RWEA and RPIA Warn: Proposed Grid Connection Regulation Changes Risk Slowing Investments and Driving Up Energy Prices

The Romanian Wind Energy Association (RWEA) and the Romanian Photovoltaic Industry Association (RPIA) warn that the proposed amendments to the Grid Connection Regulation could lead to higher energy prices and trigger broader economic ripple effects. These include job losses across the sector and reduced revenues for local budgets, amid a slowdown in investments in new generation capacities.

In recent years, driven by accelerated growth in the energy sector, the number of grid connection permits (ATRs) issued has increased significantly. At the same time, since 2022, over 5.5 GW of photovoltaic and wind capacity have been commissioned, covering between 40% and 50% of electricity generation during daytime hours. However, a considerable number of issued ATRs are unlikely to materialize, resulting in a “paper congestion” of the grid.

The need for a filtering mechanism to discourage speculative projects is real and acknowledged by the industry. As early as 2019, the sector proposed measures such as financial guarantees for obtaining grid connection permits, a measure only implemented in 2024. The industry also advocated for the automatic expiration of connection permits if projects fail to secure the required authorizations within a predefined timeframe, a concept later adopted by the regulator.

However, in its current form, the draft regulation, while aiming to address speculative behaviour, introduces excessively restrictive conditions that risk affecting even viable, investment-ready projects.

In practice, project development is frequently delayed due to bottlenecks in permitting processes, driven by institutional constraints and limited administrative capacity. A relevant example is the permitting process with the Romanian Civil Aeronautical Authority for wind turbines, where available submission slots currently begin only in June 2027. In this context, RWEA and RPIA stress that the proposed amendments should not disregard input from the investment community.

“We call for the adoption of a coherent and balanced regulation that effectively filters speculative projects, reflects on-the-ground realities, supports investments, and contributes to accelerating the energy transition. It is essential for Romania to maintain a predictable and competitive framework,” stated representatives of RWEA and RPIA.

The solutions proposed by the industry associations align with the regulator’s objectives but emphasize the need for realistic timelines, such as 24 to 36 months, to avoid blocking viable projects.

“An approach that treats all investors as potential speculators is not justified. Renewable energy is the only segment that has consistently delivered new capacity at scale in recent years. Imposing disproportionate conditions risks blocking precisely those projects that are ready to be implemented,” the representatives added.
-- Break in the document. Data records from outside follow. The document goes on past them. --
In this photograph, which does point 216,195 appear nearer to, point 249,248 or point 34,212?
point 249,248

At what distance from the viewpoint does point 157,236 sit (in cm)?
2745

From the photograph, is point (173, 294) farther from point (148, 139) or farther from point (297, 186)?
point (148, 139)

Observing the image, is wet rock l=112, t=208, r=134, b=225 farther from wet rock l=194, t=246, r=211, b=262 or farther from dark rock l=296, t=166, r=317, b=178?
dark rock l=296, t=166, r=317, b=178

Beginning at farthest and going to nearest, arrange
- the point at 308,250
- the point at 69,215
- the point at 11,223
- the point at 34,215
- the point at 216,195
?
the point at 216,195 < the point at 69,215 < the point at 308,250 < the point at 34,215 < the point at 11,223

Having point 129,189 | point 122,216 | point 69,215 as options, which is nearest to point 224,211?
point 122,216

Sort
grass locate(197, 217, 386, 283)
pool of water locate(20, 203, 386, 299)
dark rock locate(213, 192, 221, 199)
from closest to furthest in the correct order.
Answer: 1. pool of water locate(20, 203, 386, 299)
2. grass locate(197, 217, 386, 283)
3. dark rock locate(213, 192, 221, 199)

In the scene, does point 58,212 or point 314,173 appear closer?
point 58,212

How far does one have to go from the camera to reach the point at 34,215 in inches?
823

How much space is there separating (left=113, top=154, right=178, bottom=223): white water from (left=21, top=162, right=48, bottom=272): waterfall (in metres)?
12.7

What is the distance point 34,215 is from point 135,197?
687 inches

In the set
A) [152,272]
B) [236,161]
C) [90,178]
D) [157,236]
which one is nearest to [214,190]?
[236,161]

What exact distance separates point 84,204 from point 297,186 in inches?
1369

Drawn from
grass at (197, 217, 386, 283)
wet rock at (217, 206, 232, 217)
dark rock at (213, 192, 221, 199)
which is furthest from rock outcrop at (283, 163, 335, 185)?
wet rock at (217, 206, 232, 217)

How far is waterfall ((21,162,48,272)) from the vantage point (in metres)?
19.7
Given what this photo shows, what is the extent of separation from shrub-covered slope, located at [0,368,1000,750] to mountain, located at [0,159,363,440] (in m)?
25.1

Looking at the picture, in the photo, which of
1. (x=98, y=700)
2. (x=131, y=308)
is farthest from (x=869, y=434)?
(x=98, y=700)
According to industry estimates, over €700 million has already been invested in project development at the permitting stage alone. These investments generate horizontal economic effects, supporting extensive value chains, from consultancy, engineering, and specialized studies to local suppliers, manufacturers, and related services, thereby contributing to Romania’s economic competitiveness.

Currently, the sector employs over 70,000 full-time workers. To meet the targets set in the National Energy and Climate Plan, over 10 GW in solar and 7 GW in wind, this number is expected to exceed 100,000 by 2030.

The associations also warn of the risk of a renewed blockage in the energy generation sector under the proposed regulatory changes. A similar situation occurred after 2013, when the sector experienced nearly a decade of stagnation. The consequences were significant, and restoring Romania’s investment attractiveness required sustained effort over several years.

A slowdown in project development would mean fewer jobs, lower revenues for local budgets, and increased pressure on energy prices. Renewable energy capacities, currently the most cost-competitive, are essential for stabilizing prices, as demonstrated by examples in Spain and Portugal.

In the current context, marked by economic and geopolitical pressures as well as ambitious decarbonization targets, maintaining a predictable regulatory framework is critical, especially as every additional megawatt installed counts.